**TASK REQUIREMENTS:**
1. Reproduce a section of the passage on asking about prescriptions word for word, starting at "11. How should" and ending at "harmful side effects?".
2. Answer these questions from the passage on asking about prescriptions:
(a) In which month does Talk About Rx Month take place?
(b) What three effects of drug interactions does the opening paragraph name?
(c) Besides how to store the medicine, what storage question does the list include?

*** SUPPLIED TEXT Section Begins ***

Whether you were prescribed a new medication or have been taking Rx meds for some time, there are important questions you can ask your doctor to become better informed about the prescription drugs you take. Getting the facts about your medications and over-the-counter drugs can help prevent unintended consequences. For example, drug interactions can potentially cause harm, make other drugs less effective, or create unexpected side effects. Understanding ahead of time the risks, side effects, and feelings, such as drowsiness, associated with a medication may prepare and help you keep a close watch on potential changes in your body.

You deserve to have all the information you need about your prescription drugs, and talking to your doctor can help clear up any confusion about the medicine you’re taking. For instance, knowing how to store your medication properly will help ensure its effectiveness. Learning about alternatives to the prescribed medication can potentially reduce your costs if a generic version is available, or another drug may have fewer side effects. Some drugs need to work together to be effective and other medications can be dangerous to stop taking abruptly. During National Talk About Prescriptions Month (TAP Month), or Talk About Rx Month, throughout the month of October, make a list of all your medications, including over the counter (OTC) products, and go through this list of questions with your doctor and pharmacist.

Medication Questions:

  1. What is the name of the medication (both generic and brand name)?
  2. Why am I taking this medication? What is the name of the condition this medicine will treat?
  3. Does this medication replace another medication I am currently taking or should I take it in addition to what I already take?
  4. Are there any drug interactions to know about? Will the medicine create conflicts with other medicines I take or will it interact with any of my current health conditions?
  5. Are there any foods or drinks that the medicine interferes with? Is it okay to eat or drink food before or after I take the medicine? Can I drink alcohol when taking this medicine?
  6. How will I feel once I start taking this medication?
  7. How do I take this medication properly? When and how often should I take the medicine? As needed, or on a schedule? Do I take medicine before, with, or between meals? How long will I have to take it?
  8. What are the benefits of taking this medication?
  9. What are the risks and side effects might I expect? Should I report them? Are they temporary?
  10. How long will it take for the medication to work? How will I know if this medication is working?
  11. How should I store the medicine? Does it need to be refrigerated?
  12. How much does it cost? Can the pharmacist substitute a cheaper, generic form of the medicine?
  13. Are there alternatives to this medication?
  14. How many people taking the drug does it actually help?
  15. Are there any lab tests to check the medicine’s level in my body or for any harmful side effects?
  16. What should I do if I forget to take it? What if I miss a dose?
  17. If I want to discontinue taking this medicine, is it safe to just stop?

*** SUPPLIED TEXT Section Ends ***
*** SUPPLIED INFORMATION Section Begins ***

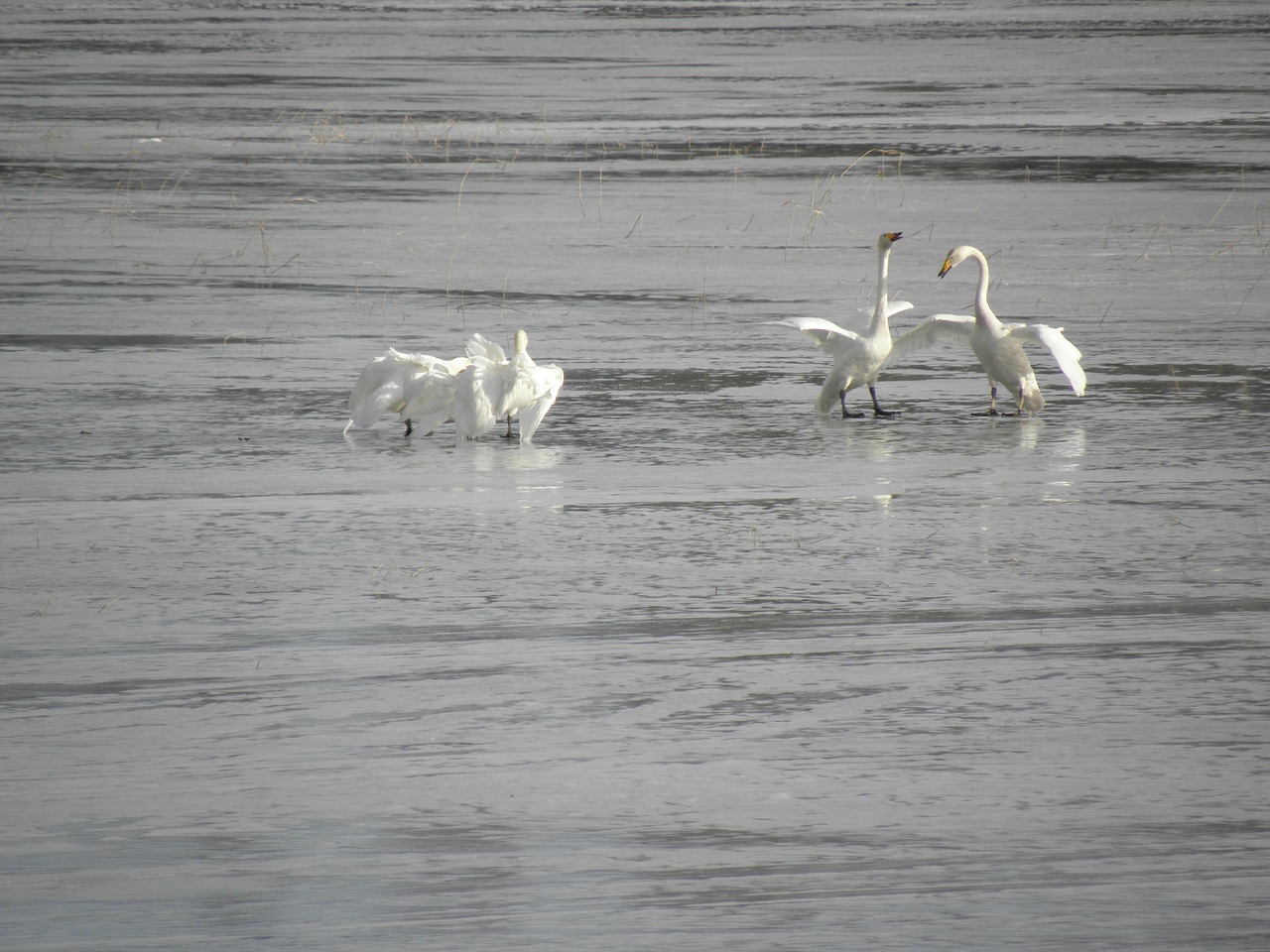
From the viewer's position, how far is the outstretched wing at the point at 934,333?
1034cm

*** SUPPLIED INFORMATION Section Ends ***

**ANSWERS GIVEN:**
1.
11. How should I store the medicine? Does it need to be refrigerated?
  12. How much does it cost? Can the pharmacist substitute a cheaper, generic form of the medicine?
  13. Are there alternatives to this medication?
  14. How many people taking the drug does it actually help?
  15. Are there any lab tests to check the medicine’s level in my body or for any harmful side effects?

2.
(a) October.
(b) They can potentially cause harm, make other drugs less effective, or create unexpected side effects.
(c) Whether the medicine needs to be refrigerated.